Stated goal :: Repeat every one of the items below word for word, leaving out the pictures.

Extracted records ::
##############################
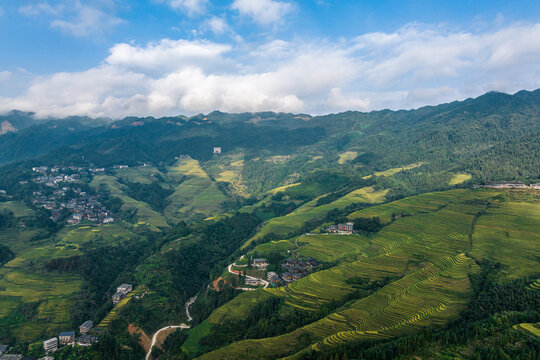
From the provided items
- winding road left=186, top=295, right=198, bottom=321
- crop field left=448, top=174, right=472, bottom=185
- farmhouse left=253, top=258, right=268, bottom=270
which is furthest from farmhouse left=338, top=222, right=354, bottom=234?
crop field left=448, top=174, right=472, bottom=185

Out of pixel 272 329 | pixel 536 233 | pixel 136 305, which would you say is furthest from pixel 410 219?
pixel 136 305

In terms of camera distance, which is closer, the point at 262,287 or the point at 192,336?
the point at 192,336

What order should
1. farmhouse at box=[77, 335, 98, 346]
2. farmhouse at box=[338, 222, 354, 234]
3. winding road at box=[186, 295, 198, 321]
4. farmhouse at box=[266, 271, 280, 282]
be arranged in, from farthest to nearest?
1. farmhouse at box=[338, 222, 354, 234]
2. farmhouse at box=[266, 271, 280, 282]
3. winding road at box=[186, 295, 198, 321]
4. farmhouse at box=[77, 335, 98, 346]

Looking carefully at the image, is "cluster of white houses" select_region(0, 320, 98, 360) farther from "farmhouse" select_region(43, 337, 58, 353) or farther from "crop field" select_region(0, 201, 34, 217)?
"crop field" select_region(0, 201, 34, 217)

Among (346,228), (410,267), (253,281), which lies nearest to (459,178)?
(346,228)

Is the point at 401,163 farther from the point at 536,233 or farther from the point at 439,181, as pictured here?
the point at 536,233

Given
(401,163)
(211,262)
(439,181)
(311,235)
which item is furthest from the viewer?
(401,163)
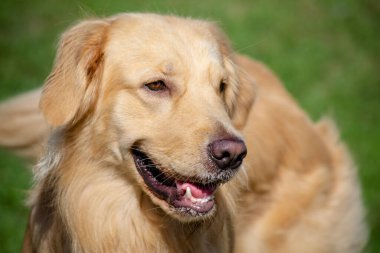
##############################
Solution to the exercise ::
From the provided items
- winding road left=186, top=295, right=198, bottom=321
- crop field left=448, top=174, right=472, bottom=185
- farmhouse left=253, top=258, right=268, bottom=270
which is furthest from farmhouse left=338, top=222, right=354, bottom=234?
crop field left=448, top=174, right=472, bottom=185

Out of pixel 272 329 | pixel 536 233 | pixel 136 305, which would you say is furthest from pixel 410 219?
pixel 136 305

In terms of camera distance, which is closer, the point at 262,287 or the point at 192,336?
the point at 192,336

What order should
1. farmhouse at box=[77, 335, 98, 346]
2. farmhouse at box=[338, 222, 354, 234]
3. winding road at box=[186, 295, 198, 321]
4. farmhouse at box=[266, 271, 280, 282]
be arranged in, from farthest to nearest?
1. farmhouse at box=[338, 222, 354, 234]
2. farmhouse at box=[266, 271, 280, 282]
3. winding road at box=[186, 295, 198, 321]
4. farmhouse at box=[77, 335, 98, 346]

Looking carefully at the image, is "cluster of white houses" select_region(0, 320, 98, 360) farther from "farmhouse" select_region(43, 337, 58, 353) or farther from "crop field" select_region(0, 201, 34, 217)?
"crop field" select_region(0, 201, 34, 217)

Among (346,228), (410,267), (253,281), which lies nearest to (459,178)?
(346,228)

Is the point at 401,163 farther from the point at 536,233 or farther from the point at 439,181, as pictured here?
the point at 536,233

Given
(401,163)
(211,262)
(439,181)
(311,235)
which item is furthest from the viewer?
(401,163)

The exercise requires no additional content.